A nurse is planning care for a toddler who has epiglottitis. Which of the following interventions should the nurse include?
- A. Offer a high-calorie, high-protein diet.
- B. Administer pancreatic enzymes with meals.
- C. Initiate droplet precautions.
- D. Carefully suction the child's oropharynx to remove secretions.
Correct Answer: C
Rationale: The correct answer is C: Initiate droplet precautions. Epiglottitis is a serious condition that involves inflammation of the epiglottis, which can lead to airway obstruction. Droplet precautions are necessary to prevent the spread of infection, as epiglottitis is usually caused by a bacterial infection. Offering a high-calorie, high-protein diet (choice A) is not the priority in the acute phase of epiglottitis. Administering pancreatic enzymes with meals (choice B) is unrelated to the care of a toddler with epiglottitis. Carefully suctioning the child's oropharynx to remove secretions (choice D) can potentially worsen the condition by triggering a gag reflex and causing further airway obstruction.
A nurse is teaching a group of parents about childhood immunization. The nurse should identify that infants should receive the first dose of which of the following immunizations at 12 months of age?
- A. Inactivated poliovirus
- B. Human papillomavirus
- C. Hepatitis B
- D. Varicella
Correct Answer: D
Rationale: The correct answer is D: Varicella. Infants should receive the first dose of varicella vaccine at 12 months of age to prevent chickenpox. Varicella is highly contagious and can lead to serious complications in children. The other choices are incorrect because:
A: Inactivated poliovirus - The first dose of polio vaccine is typically given at 2 months of age.
B: Human papillomavirus - HPV vaccine is usually recommended for adolescents, not infants.
C: Hepatitis B - Hepatitis B vaccine is usually given shortly after birth, not at 12 months of age.
In summary, varicella is the appropriate immunization for infants at 12 months to protect them from chickenpox, while the other options are administered at different ages or for different diseases.
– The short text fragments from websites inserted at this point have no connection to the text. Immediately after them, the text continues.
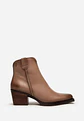 Botines Texana Chic - Miniatura 131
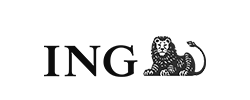 ING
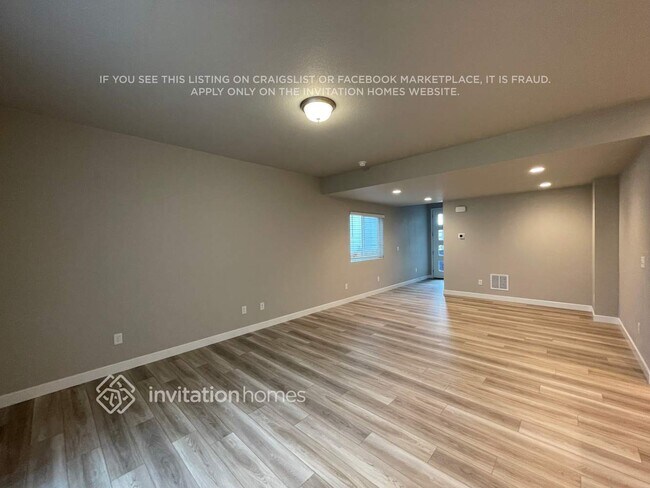Building Photo - 13513 Arriba Dr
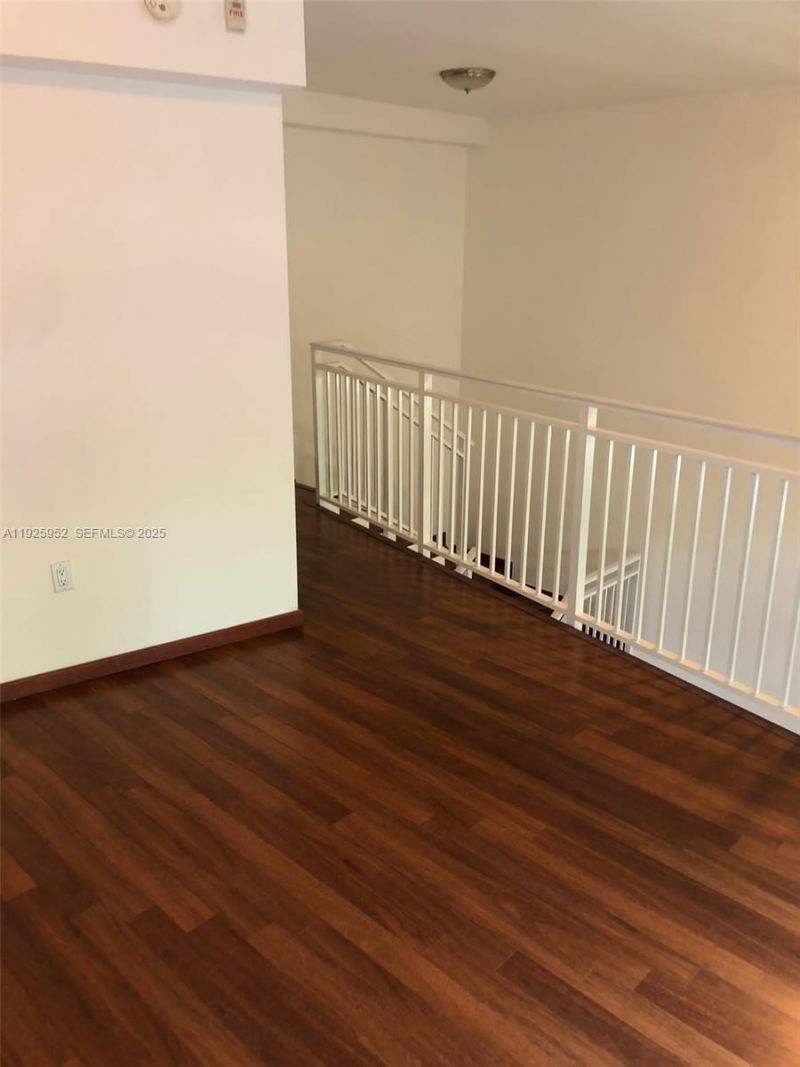 1650 Brickell Ave, Unit 111, Miami, FL 33129 Photo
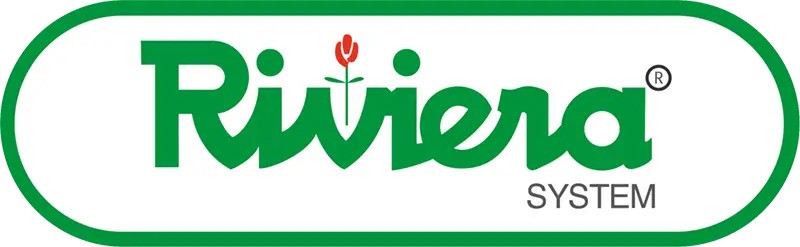 RIVIERA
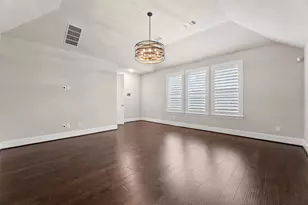 17611 Lynedoch Ln, Richmond, TX 77407 - Photo 41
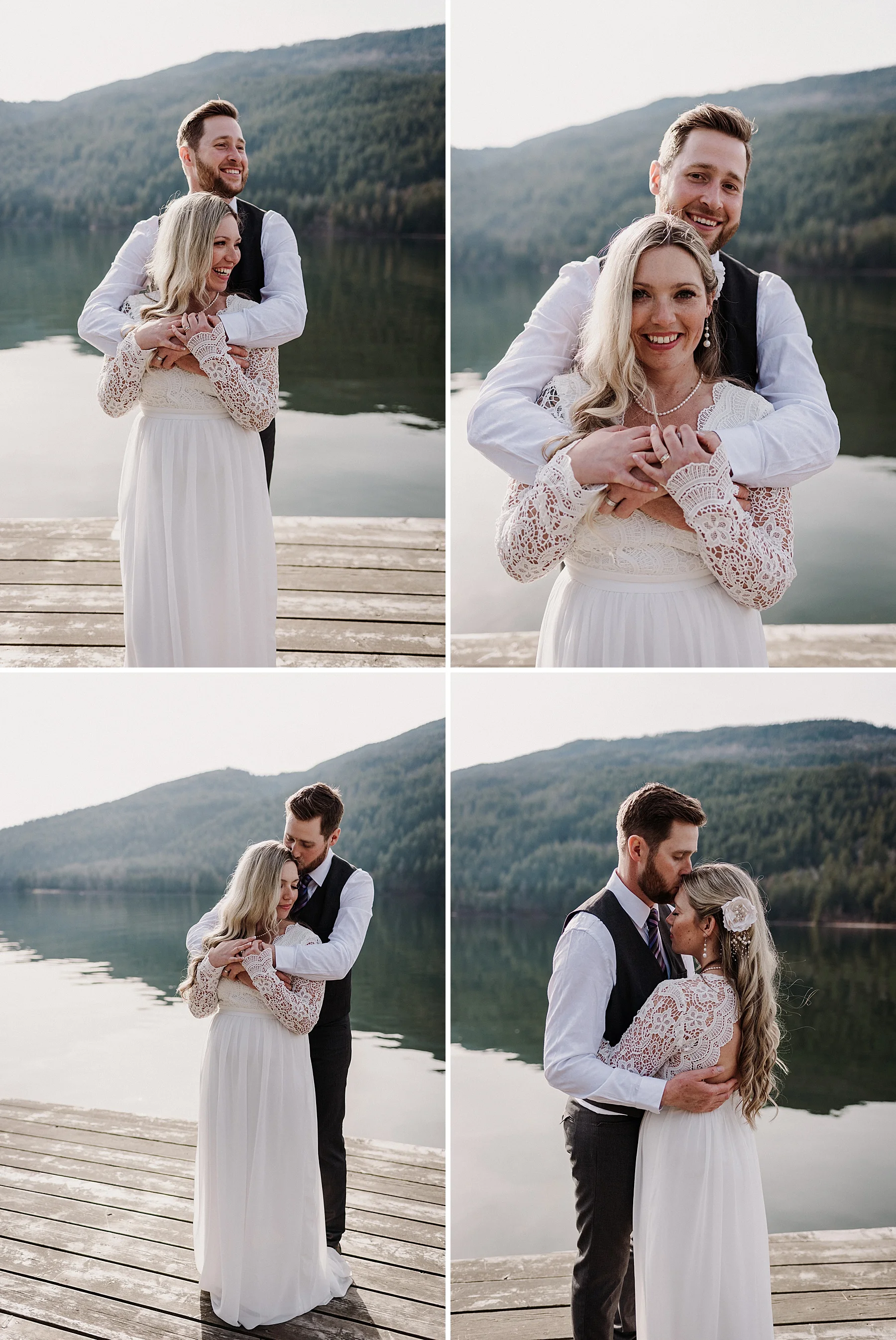 CultusLakeWedding_0054.jpg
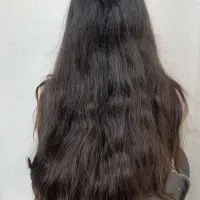 احیا و صافی اقتصادی|خدمات آرایشگری و زیبایی|اسلام‌شهر, شهرک واوان|دیوار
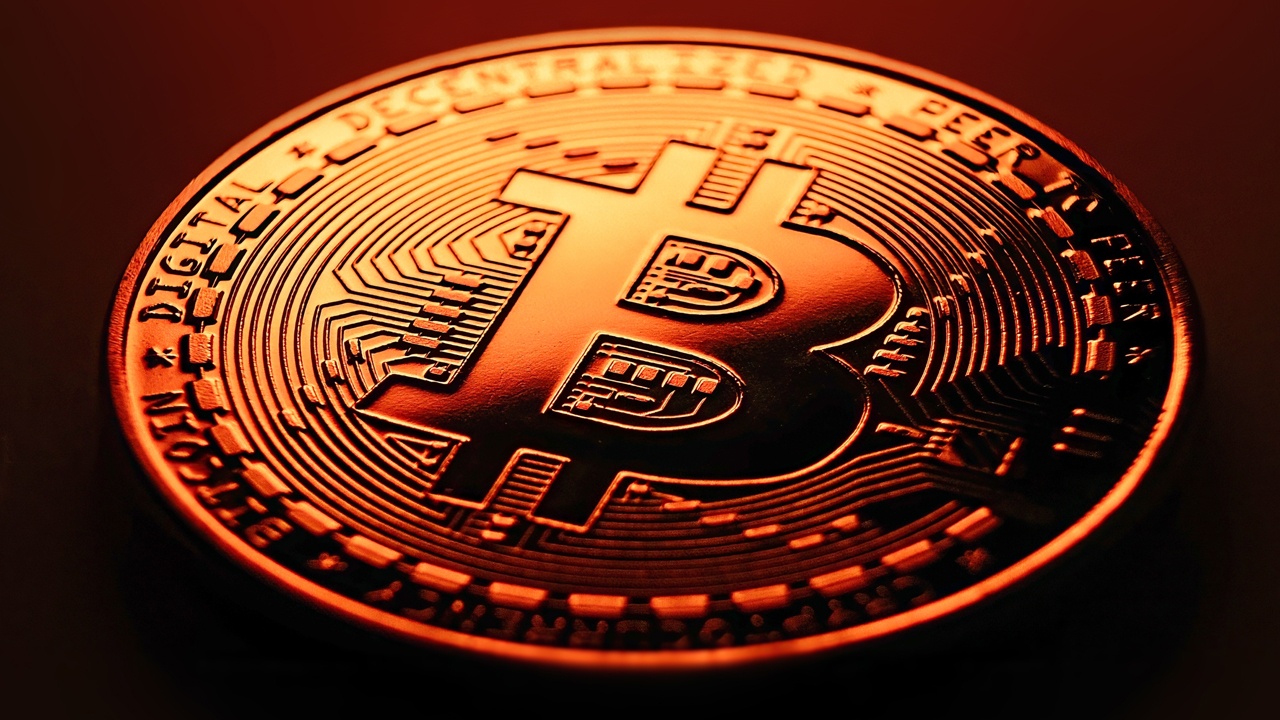 Bitcoin Technical Analysis: Key Resistance Levels Test Bullish Momentum Bitcoin Technical Analysis: Key Resistance Levels Test Bullish Momentum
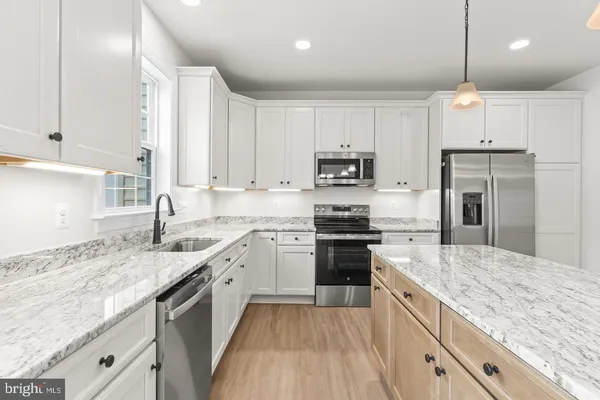 $449,900 | 110-23678 Weeping Willow Way, Leonardtown, MD 20650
A nurse is providing teaching about home safety to the adult child of an older adult client who is postoperative following knee replacement surgery. Which of the following instructions should the nurse include?
- A. Encourage the client to avoid wearing shoes at home.
- B. Ensure that area rugs have rubber backs.
- C. Mark the edges of the doorway to the house with tape.
- D. Place a throw rug over electrical cords.
Correct Answer: B
Rationale: The correct answer is B: Ensure that area rugs have rubber backs. This instruction is important to prevent slips and falls, especially for an older adult recovering from knee replacement surgery. Rubber-backed rugs provide traction and stability, reducing the risk of accidents. Encouraging the client to avoid wearing shoes at home (A) may increase the risk of slipping on smooth surfaces. Marking the edges of the doorway with tape (C) may not be effective and could create a tripping hazard. Placing a throw rug over electrical cords (D) is unsafe as it can cause the older adult to trip.